Splitting the read table

To create a FASTQ file out of the generated reads, three files must be prepared containing:

  1. The list of read names
  2. The list of nucleotide strings
  3. The list of quality strings

The first and the second file are generated from the file which contains the read coordinates and sequences (volpertinger.coord.indel in this example). The third list is generated using standard UNIX tools from the nucleotide strings.

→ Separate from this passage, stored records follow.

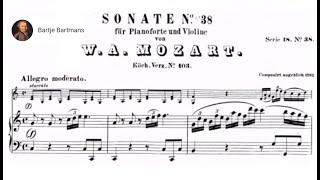 Play Sonata for violin & piano No. 30 in C major (fragment), K. 403 (K. 385c)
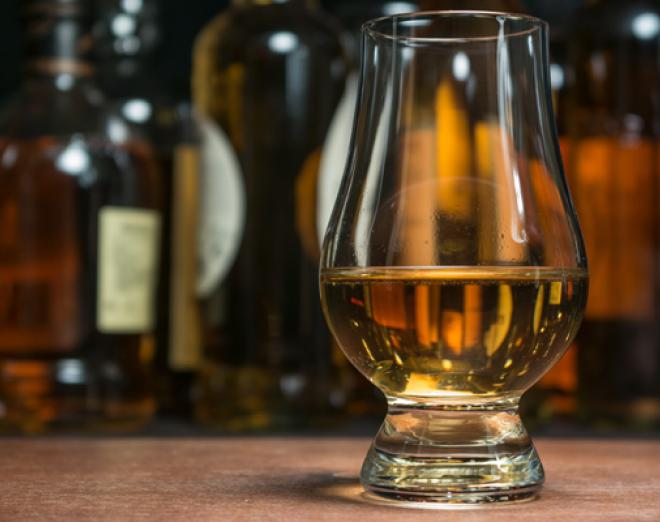 The Edinburgh Whisky Solstice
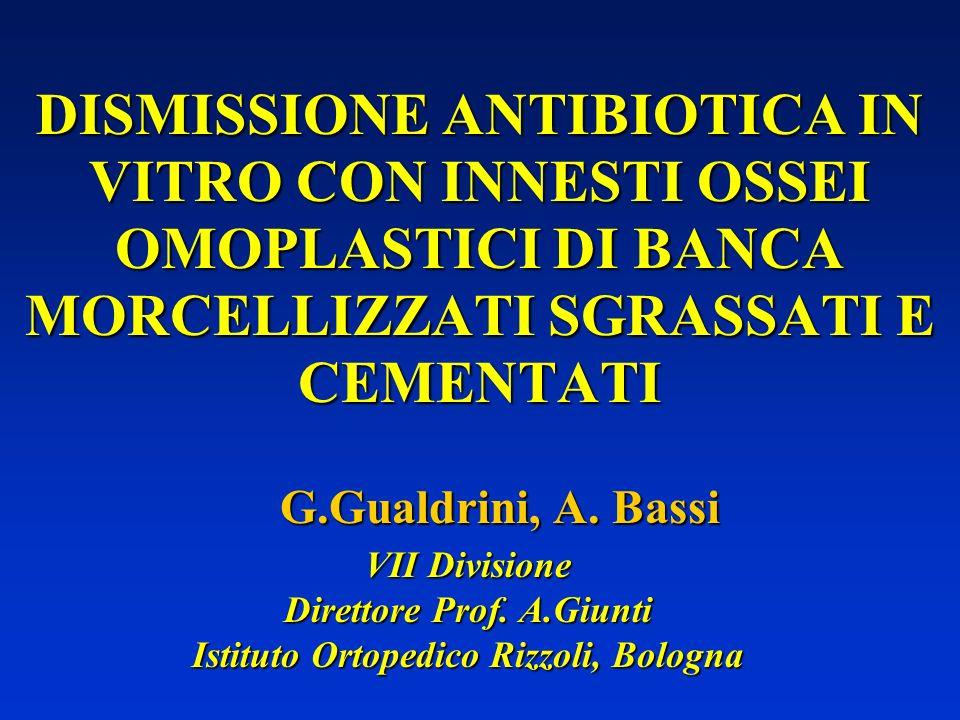 Direttore Prof. A.Giunti Istituto Ortopedico Rizzoli, Bologna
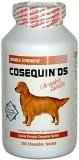 Nutramax Cosequin DS Double-Strength Chewable Tablets - 250 Count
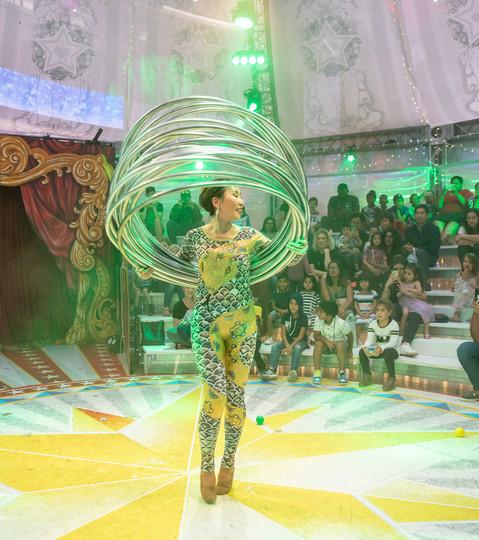 The Nutcracker's Winter Circus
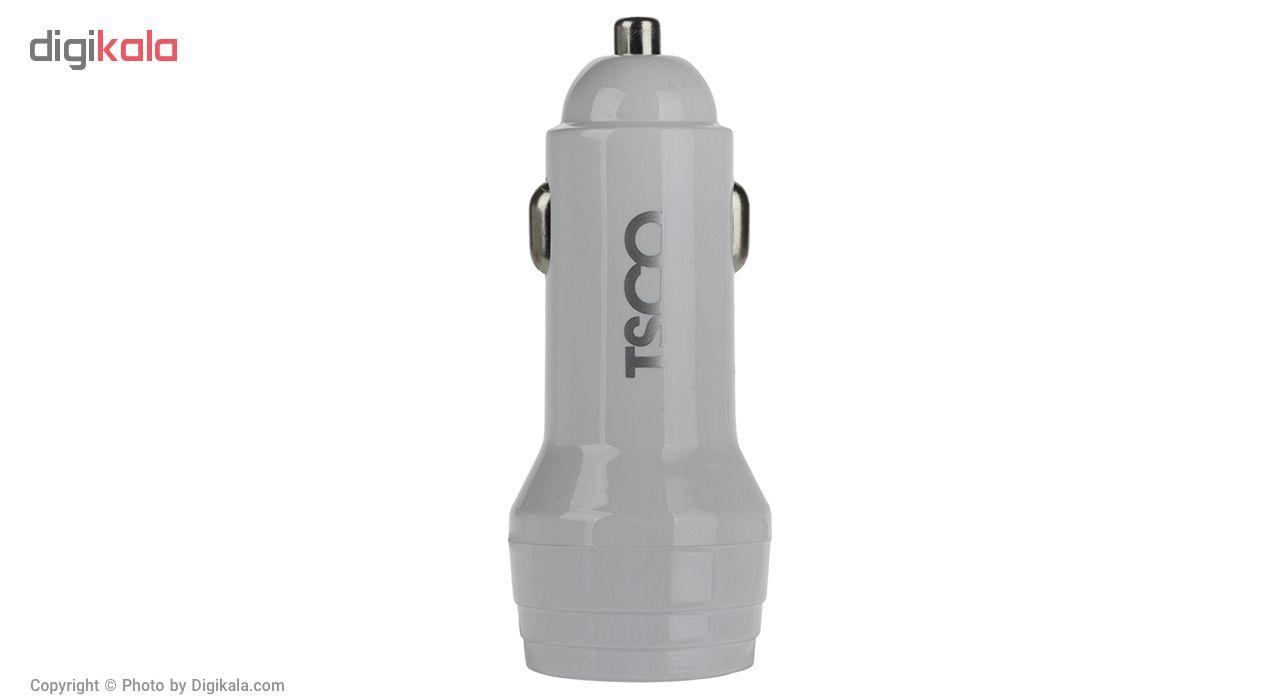 شارژر فندکی تسکو مدل TCG 23 به همراه کابل تبدیل USB به microUSB main 1 1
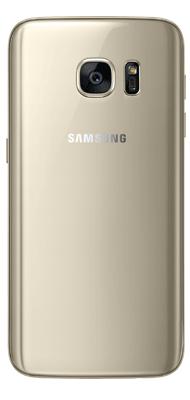 Téléphone Samsung Samsung Galaxy S7 or Comme neuf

First, the contents of volpertinger.reads.indel, generated in the previous section, are split into separate files containing the read names and the nucleotide sequences. This step can be performed using the UNIX tool awk. (NR != 1) removes the header line and {print $4} prints the corresponding column. The columns are counted starting with 1.

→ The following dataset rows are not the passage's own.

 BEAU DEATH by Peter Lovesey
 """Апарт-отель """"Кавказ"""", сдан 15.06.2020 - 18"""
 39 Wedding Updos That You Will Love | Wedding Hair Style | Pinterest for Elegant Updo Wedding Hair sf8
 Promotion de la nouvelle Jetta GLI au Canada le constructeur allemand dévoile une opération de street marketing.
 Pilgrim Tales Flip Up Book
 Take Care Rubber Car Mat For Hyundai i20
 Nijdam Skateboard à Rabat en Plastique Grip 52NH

Generate raw read sequences:

awk '(NR != 1){print $5}' \
    < data/2e/volpertinger.reads.indel \
    > data/2e/volpertinger.nucl

Generate list of read names:

awk '(NR != 1){print $1}' \
    < data/2e/volpertinger.reads.indel \
    > data/2e/volpertinger.i

Show the result:

head data/2e/volpertinger.nucl
TTCCACAATGGATATTAGCCAACCAGATCCA
TCTATTTAATAACTTCTCCC
TTGAACTCTATCTTCCGGGGCTCAAC
TCATGAGGGTTTCTATTTAGA
TACGAATCCTCGATGTTGGATCAGGAC
ACCCAAGGGCCCCCAGCCAGGTTGCTG
TGGGAATAGCCCTGTGTTTATC
AATAAACTTAAAAAAATTAGTGGCATG
ACGATGACCATCTTCTTGCG
TATGGTATTTGGTACTATATGTAGTTTGTGTGTGGTG
head data/2e/volpertinger.i
volpertinger_0
volpertinger_1
volpertinger_2
volpertinger_3
volpertinger_4
volpertinger_5
volpertinger_6
volpertinger_7
volpertinger_8
volpertinger_9

Quality strings

The following example generates strings of constant quality score for every read. This can be done by the UNIX sed tool, which replaces every character by an F:

sed 's/./F/g' \
      data/2e/volpertinger.nucl \
    > data/2e/volpertinger.q

head data/2e/volpertinger.q
FFFFFFFFFFFFFFFFFFFFFFFFFFFFFFF
FFFFFFFFFFFFFFFFFFFF
FFFFFFFFFFFFFFFFFFFFFFFFFF
FFFFFFFFFFFFFFFFFFFFF
FFFFFFFFFFFFFFFFFFFFFFFFFFF
FFFFFFFFFFFFFFFFFFFFFFFFFFF
FFFFFFFFFFFFFFFFFFFFFF
FFFFFFFFFFFFFFFFFFFFFFFFFFF
FFFFFFFFFFFFFFFFFFFF
FFFFFFFFFFFFFFFFFFFFFFFFFFFFFFFFFFFFF

If you want to generate more elaborate quality strings, you are free to do so using whichever tools you desire. Just generate a list with as many lines as there are nucleotide strings in volpertinger.nucl to input them into the pipeline.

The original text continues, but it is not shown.